Does your track car really need a roof, or indeed a windshield? That’s the question posed by the Lamborghini SC20 by Squadra Corse, the automaker’s newest – and among its most rare – sports car that, though legal for the road, is really intended to make its mark on the track.
A one-off creation by Lamborghini’s motorsport division, it’s the design handiwork of Centro Stile in Sant’Agata Bolognese. Built to order for one lucky – and presumably wealthy – customer, it comes roughly two years after Squadra Corse’s last custom build, the SC18.
Where that car took the Aventador and re-envisaged it for even more potent track performance, the SC20 focuses on the advances in aerodynamics in the intervening years. At its heart is the 6.5-liter V12 engine, with 759 horsepower and 531 lb-ft of torque, combined with an optimized seven-speed Independent Shifting Rod (ISR) transmission.
All-wheel drive is included, along with a central electronic differential. The single-nut aluminum rims – 20-inches up front, and 21-inches at the rear – wear Pirelli PZero Corsa rubber.
The design, though, blends cutting-edge aero research from Lamborghini’s racing experience with some icons from the automaker’s back-catalog.

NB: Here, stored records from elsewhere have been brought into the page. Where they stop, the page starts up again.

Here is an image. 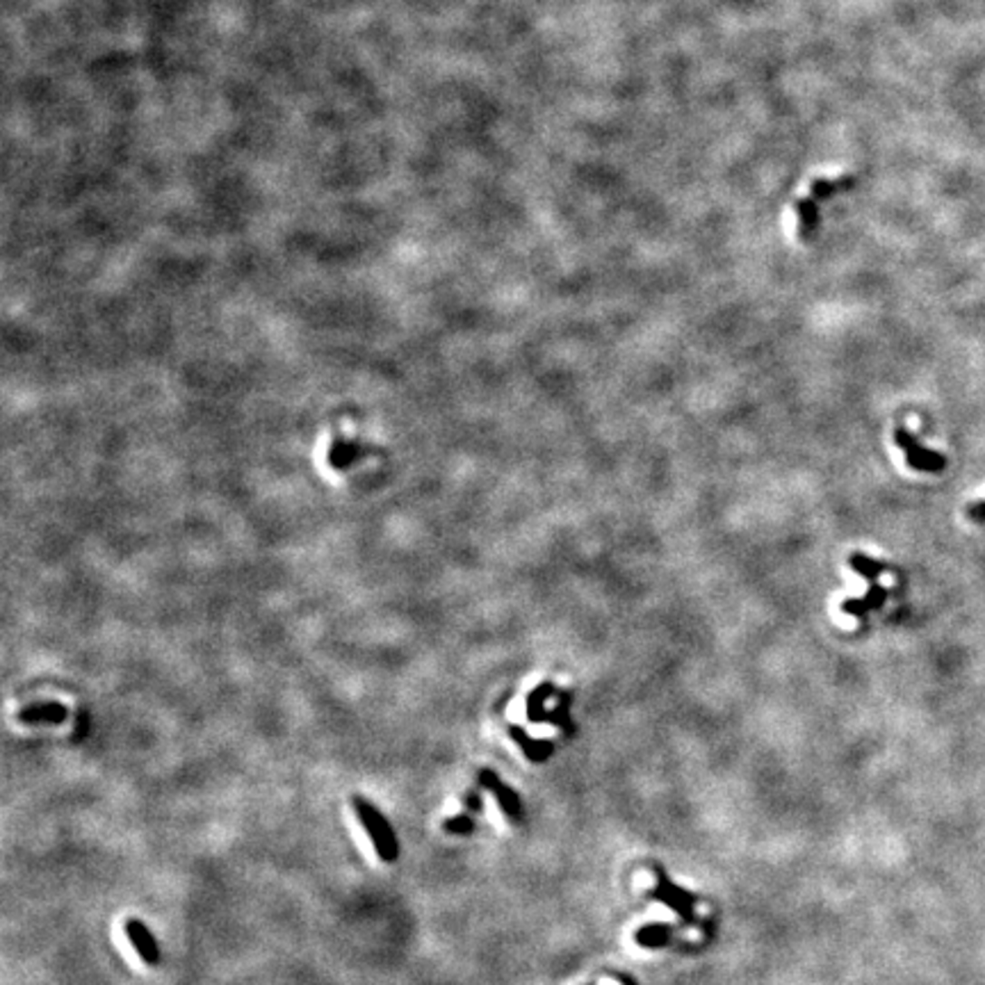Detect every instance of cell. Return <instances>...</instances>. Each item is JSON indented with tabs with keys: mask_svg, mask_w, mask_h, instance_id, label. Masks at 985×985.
<instances>
[{
	"mask_svg": "<svg viewBox=\"0 0 985 985\" xmlns=\"http://www.w3.org/2000/svg\"><path fill=\"white\" fill-rule=\"evenodd\" d=\"M352 806H354L356 816H359L361 826L368 830L370 839H372V846L377 851L379 860L392 864L400 858V842H397L395 828L391 826L388 816L381 810L372 806L368 798L354 797L352 798Z\"/></svg>",
	"mask_w": 985,
	"mask_h": 985,
	"instance_id": "6da1fadb",
	"label": "cell"
},
{
	"mask_svg": "<svg viewBox=\"0 0 985 985\" xmlns=\"http://www.w3.org/2000/svg\"><path fill=\"white\" fill-rule=\"evenodd\" d=\"M123 931H126L128 940H130V944L135 947L137 956L142 958V961L147 962L149 967L160 965V961H162L160 944H158L156 935L151 933V929H149L144 922L128 920L126 924H123Z\"/></svg>",
	"mask_w": 985,
	"mask_h": 985,
	"instance_id": "5b68a950",
	"label": "cell"
},
{
	"mask_svg": "<svg viewBox=\"0 0 985 985\" xmlns=\"http://www.w3.org/2000/svg\"><path fill=\"white\" fill-rule=\"evenodd\" d=\"M69 717V710L60 702H39V705H28L16 714L21 723L37 726V723H64Z\"/></svg>",
	"mask_w": 985,
	"mask_h": 985,
	"instance_id": "ba28073f",
	"label": "cell"
},
{
	"mask_svg": "<svg viewBox=\"0 0 985 985\" xmlns=\"http://www.w3.org/2000/svg\"><path fill=\"white\" fill-rule=\"evenodd\" d=\"M867 582H869L867 595H864V598L844 600V604H842L844 613H849V616H854V618H864L869 612H874V609H881L883 604H885L887 591L883 589L881 584H878V580H867Z\"/></svg>",
	"mask_w": 985,
	"mask_h": 985,
	"instance_id": "52a82bcc",
	"label": "cell"
},
{
	"mask_svg": "<svg viewBox=\"0 0 985 985\" xmlns=\"http://www.w3.org/2000/svg\"><path fill=\"white\" fill-rule=\"evenodd\" d=\"M894 440L896 445L903 449L905 463H908L913 470L931 472V475H935V472H942L944 468H947V459H944L942 454L935 452V449L924 448V445L917 440V436H914L913 431L905 430V427H896Z\"/></svg>",
	"mask_w": 985,
	"mask_h": 985,
	"instance_id": "3957f363",
	"label": "cell"
},
{
	"mask_svg": "<svg viewBox=\"0 0 985 985\" xmlns=\"http://www.w3.org/2000/svg\"><path fill=\"white\" fill-rule=\"evenodd\" d=\"M571 702H573L571 691H559V702H556V708L552 710V712H547V719H546V723L559 726L561 730L566 732V735H575V723H573L571 719Z\"/></svg>",
	"mask_w": 985,
	"mask_h": 985,
	"instance_id": "8fae6325",
	"label": "cell"
},
{
	"mask_svg": "<svg viewBox=\"0 0 985 985\" xmlns=\"http://www.w3.org/2000/svg\"><path fill=\"white\" fill-rule=\"evenodd\" d=\"M443 830L448 835H457V837H468V835L475 833L477 824L470 815H457V816H448V819L443 821Z\"/></svg>",
	"mask_w": 985,
	"mask_h": 985,
	"instance_id": "4fadbf2b",
	"label": "cell"
},
{
	"mask_svg": "<svg viewBox=\"0 0 985 985\" xmlns=\"http://www.w3.org/2000/svg\"><path fill=\"white\" fill-rule=\"evenodd\" d=\"M509 737L520 746V750L525 753V758L534 764L547 762L555 753V744L547 739H532L527 735V730H523L520 726H509Z\"/></svg>",
	"mask_w": 985,
	"mask_h": 985,
	"instance_id": "8992f818",
	"label": "cell"
},
{
	"mask_svg": "<svg viewBox=\"0 0 985 985\" xmlns=\"http://www.w3.org/2000/svg\"><path fill=\"white\" fill-rule=\"evenodd\" d=\"M967 514H970V518L976 520V523H985V500L971 505L970 509H967Z\"/></svg>",
	"mask_w": 985,
	"mask_h": 985,
	"instance_id": "9a60e30c",
	"label": "cell"
},
{
	"mask_svg": "<svg viewBox=\"0 0 985 985\" xmlns=\"http://www.w3.org/2000/svg\"><path fill=\"white\" fill-rule=\"evenodd\" d=\"M618 980H623V985H637V980L630 979V976H627V974H621V976H618Z\"/></svg>",
	"mask_w": 985,
	"mask_h": 985,
	"instance_id": "2e32d148",
	"label": "cell"
},
{
	"mask_svg": "<svg viewBox=\"0 0 985 985\" xmlns=\"http://www.w3.org/2000/svg\"><path fill=\"white\" fill-rule=\"evenodd\" d=\"M481 794L477 792V789H470L466 797V810L468 812H481Z\"/></svg>",
	"mask_w": 985,
	"mask_h": 985,
	"instance_id": "5bb4252c",
	"label": "cell"
},
{
	"mask_svg": "<svg viewBox=\"0 0 985 985\" xmlns=\"http://www.w3.org/2000/svg\"><path fill=\"white\" fill-rule=\"evenodd\" d=\"M550 696H559V689L552 682H541L532 693L527 696V719L532 723H546L547 710L546 702Z\"/></svg>",
	"mask_w": 985,
	"mask_h": 985,
	"instance_id": "9c48e42d",
	"label": "cell"
},
{
	"mask_svg": "<svg viewBox=\"0 0 985 985\" xmlns=\"http://www.w3.org/2000/svg\"><path fill=\"white\" fill-rule=\"evenodd\" d=\"M652 872H655L657 885L652 887L651 892H648V896H651V899H655V901H661V903L669 905L671 910H675L684 924H696V899H693L691 892H687V890H682V887L675 885V883L669 878V874L664 872V867H661V864H655V867H652Z\"/></svg>",
	"mask_w": 985,
	"mask_h": 985,
	"instance_id": "7a4b0ae2",
	"label": "cell"
},
{
	"mask_svg": "<svg viewBox=\"0 0 985 985\" xmlns=\"http://www.w3.org/2000/svg\"><path fill=\"white\" fill-rule=\"evenodd\" d=\"M477 783H479V787L488 789V792L497 798V806H500V810L505 812V816L511 821V824L516 826L523 824L525 810H523V801H520L518 792L511 789V785L502 783L500 776H497L493 768H479V771H477Z\"/></svg>",
	"mask_w": 985,
	"mask_h": 985,
	"instance_id": "277c9868",
	"label": "cell"
},
{
	"mask_svg": "<svg viewBox=\"0 0 985 985\" xmlns=\"http://www.w3.org/2000/svg\"><path fill=\"white\" fill-rule=\"evenodd\" d=\"M849 566L854 568L858 575H863L864 580H878V577L885 573V564L863 555V552H855V555L849 556Z\"/></svg>",
	"mask_w": 985,
	"mask_h": 985,
	"instance_id": "7c38bea8",
	"label": "cell"
},
{
	"mask_svg": "<svg viewBox=\"0 0 985 985\" xmlns=\"http://www.w3.org/2000/svg\"><path fill=\"white\" fill-rule=\"evenodd\" d=\"M671 926L669 924H648V926H642V929L634 933V942L639 944V947H646V949H660V947H666V944H671Z\"/></svg>",
	"mask_w": 985,
	"mask_h": 985,
	"instance_id": "30bf717a",
	"label": "cell"
}]
</instances>
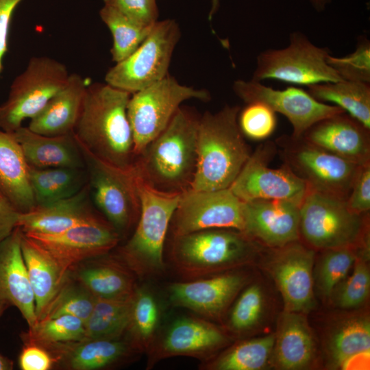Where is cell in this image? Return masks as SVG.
Listing matches in <instances>:
<instances>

Squadra Corse namechecks models like the Diablo VT Roadster, Aventador J, Veneno Roadster, and Concept S as among its inspiration, though the SC20 still manages to look like something different all on its own.
The body is made from carbon fiber, hand-polished and slicked down by Lamborghini’s aerodynamic engineers. There’s a sizable front splitter, flanked by fins, while the Huracán GT3 EVO gave inspiration for the functional air intakes on the hood. Lamborghini’s work building the Essenza SCV12 prompted the side body sculpting.
At the back, there’s a large carbon fiber wing, which supports manual adjustment to three different positions: Low, Medium, and High Load. As for the finish, the carbon fiber first gets a Bianco Fu white base which was specially created for the SC20, with Blu Cepheus blue livery to pick out and highlight details. The same blue continues inside, along with Nero Cosmus black and Bianco Leda white.
Though there’s no shortage of Alcantara, leather, real aluminum that was machined for details like the door handles, and even 3D printed air vents, Lamborghini still leaves plenty of exposed carbon fiber. That’s visible on the dashboard cover, rear all, door panels, center console, and on the steering wheel trim, while the same material is used for the racing seat shells.
As an exclusive one-off, this is the only SC20 that Lamborghini intends to build; the price tag hasn’t been announced.